Hurt is looking for hog prices to average in the low $40s during the last quarter of 1999. Over the last three cycles, we have averaged from the lowest price on the cycle to the highest price on the cycle in 19 months, he notes. Assuming December 1998 was our low, that puts us out to mid- to late summer of 2000 as the projected highest prices on the next cycle.
When will it happen? Nobody knows how many producers will be wiped out - or simply choose to quit. Hurt and Hinman agree, there will be some fallout.
"What we are talking about is right around the corner," Hinman predicts. "I think it will start in March and continue into the spring as borrowers and lenders sit down and realize they have lost more money in hogs than they ever thought they could. They're going to find that the 'mortgage lifters' have become 'mortgage makers' in the last three to six months."
Hinman also sees some of the networks and sow coops being hit.
"The producers involved agreed to buy the feeder pigs at $28-30 for an early weaned pig," he explains. "It worked good when market price was $50-60, but now, as the weakest link in that system of owners sees his equity getting used up and is unable to buy those pigs, we are starting to see some real meltdown in some of those systems."
As those pigs have to go on the open market at a $20 or so loss, Hinman sees some of those facilities going on the market at 30-40 cents on the dollar.
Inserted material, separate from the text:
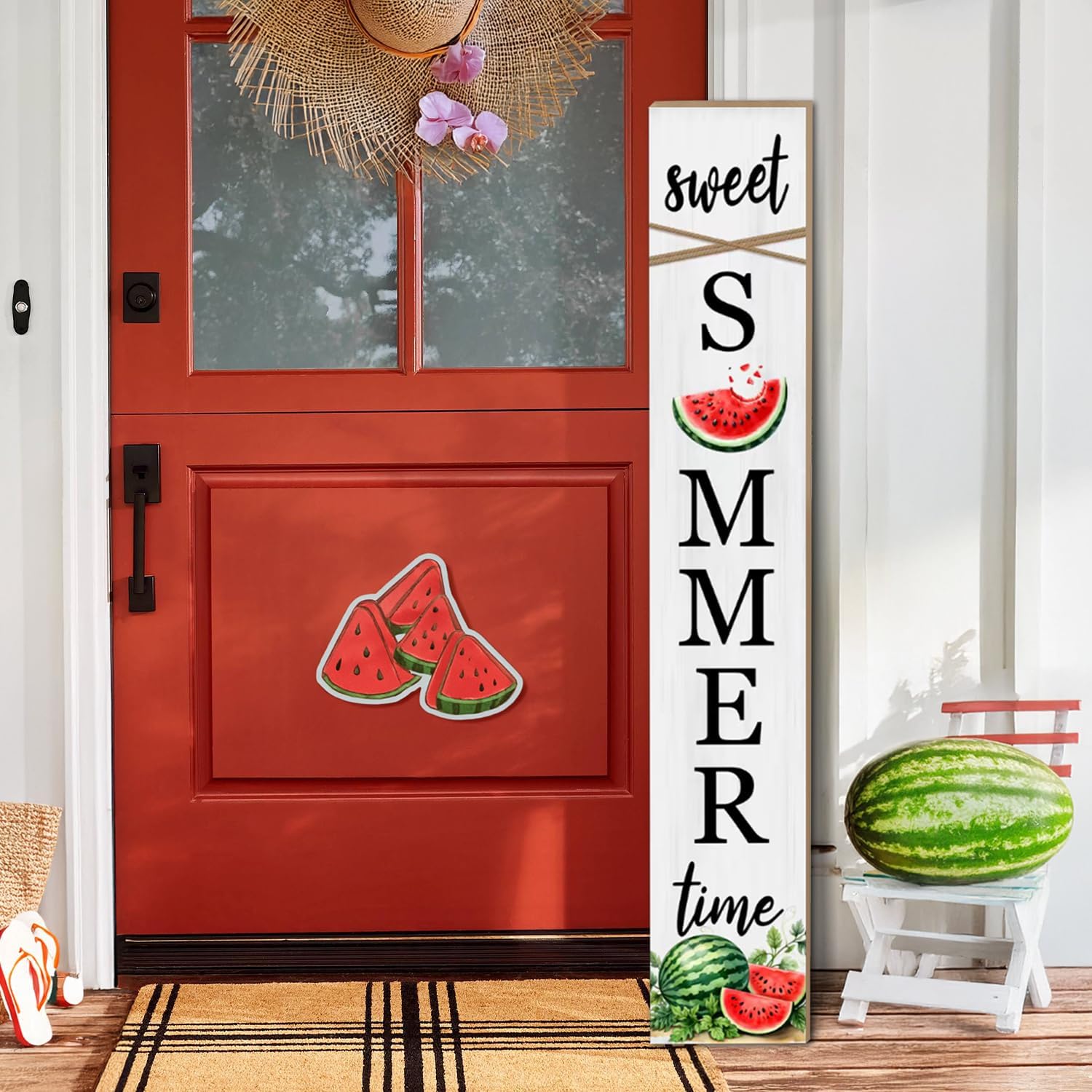 Summer Watermelon Porch Sign Sweet Summer Time Welcome Sign For Front Porch, Cute Fruit Home Decor Welcome Sign for Indoor Outdoor Garden Wooden Vertical Sign For Patio Front Door Wall Yard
"Producers are having a hard time paying the feed bills and all the other bills," Hinman adds. "When they have exhausted their resources and their ambitions, some are going to say: 'That's enough!' Some will call their lender and say, 'The hog farm is yours, be ready to do the chores tomorrow morning.'
"The reality is that anybody connected with hog production ownership has been butchered up mentally," Hinman adds. "When we get in a negative attitude, it's hard to see any opportunities. But they are there."
You might be dealing with a friend or neighbor's hogs, buildings and business. That can make the usual negotiations emotionally painful and even embarrassing.
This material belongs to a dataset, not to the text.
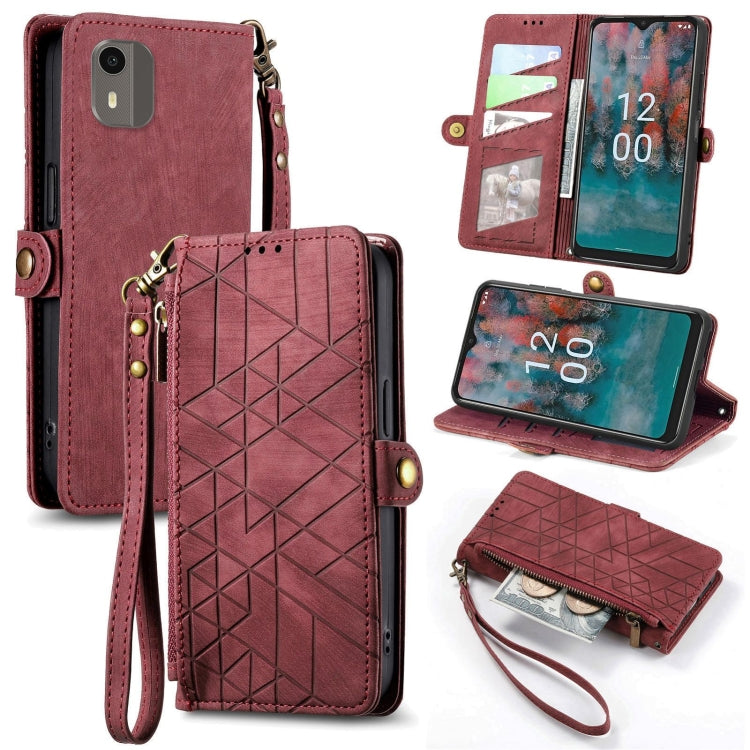 For Nokia C12 Geometric Zipper Wallet Side Buckle Leather Phone Case(Red) by buy2fix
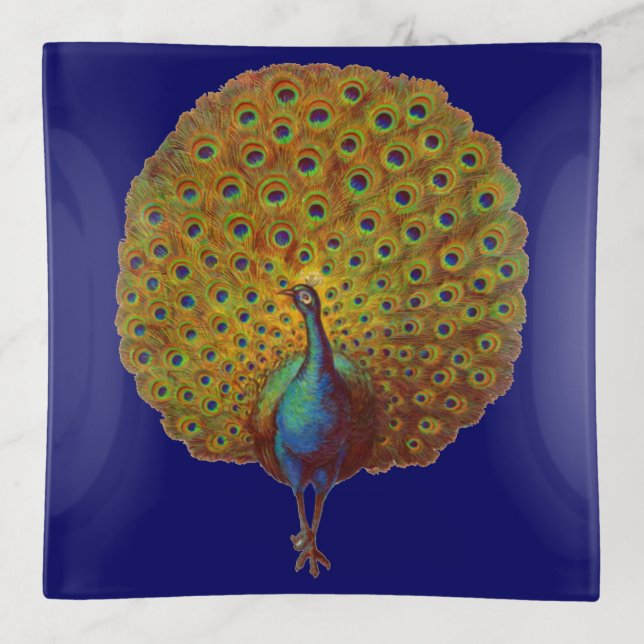  beautiful Victorian peacock print Trinket Tray (Front)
People will ask, "What's fair?" says Purdue economist, Chris Hurt.
"A fair price is what two, at least reasonably informed, individuals can negotiate," he says. "You might run through the various methods of valuing the assets and determine that you could afford to pay 80% of replacement cost for nearly new facilities.
"But the reality is that, in most cases, there are not a lot of buyers for those facilities. If there are no other buyers within a reasonable distance, you may not have to pay anywhere near what it might be worth to you.
Is that fair?
"I would argue that it is fair," says Hurt. "I might, however, advise that seller - or the bank if it has to take possession of it - to wait it out three months, if possible, to see if we do get a return to $40 hogs because that building could increase in value substantially if the outlook and people's attitudes improve."
The same is true with sows. A gestating sow might be worth only $50. But looking at summer and fall futures markets, the pigs inside her could make $10-20/cwt. profit. Those gestating pigs are more valuable than the sow.
If you're the buyer, you'd prefer the $50-sow price. But if advising the seller, you'd suggest he sell on the futures market, not on today's market price, says Hurt. Then you negotiate toward "what's fair."
Pork producer Dave Hinman, admits it's a mind struggle anytime you deal to gain from an associate's misfortune. But, it's not the time for the faint hearted, he adds.
"If it is a long-time friend or associate, it is going to be hard. But if the guy is crying Uncle, you just have to cut the emotion out of it and be hard nosed because it's going to happen anyway," he says. "It's better if he has two bidders rather than one - even better to have one rather than none."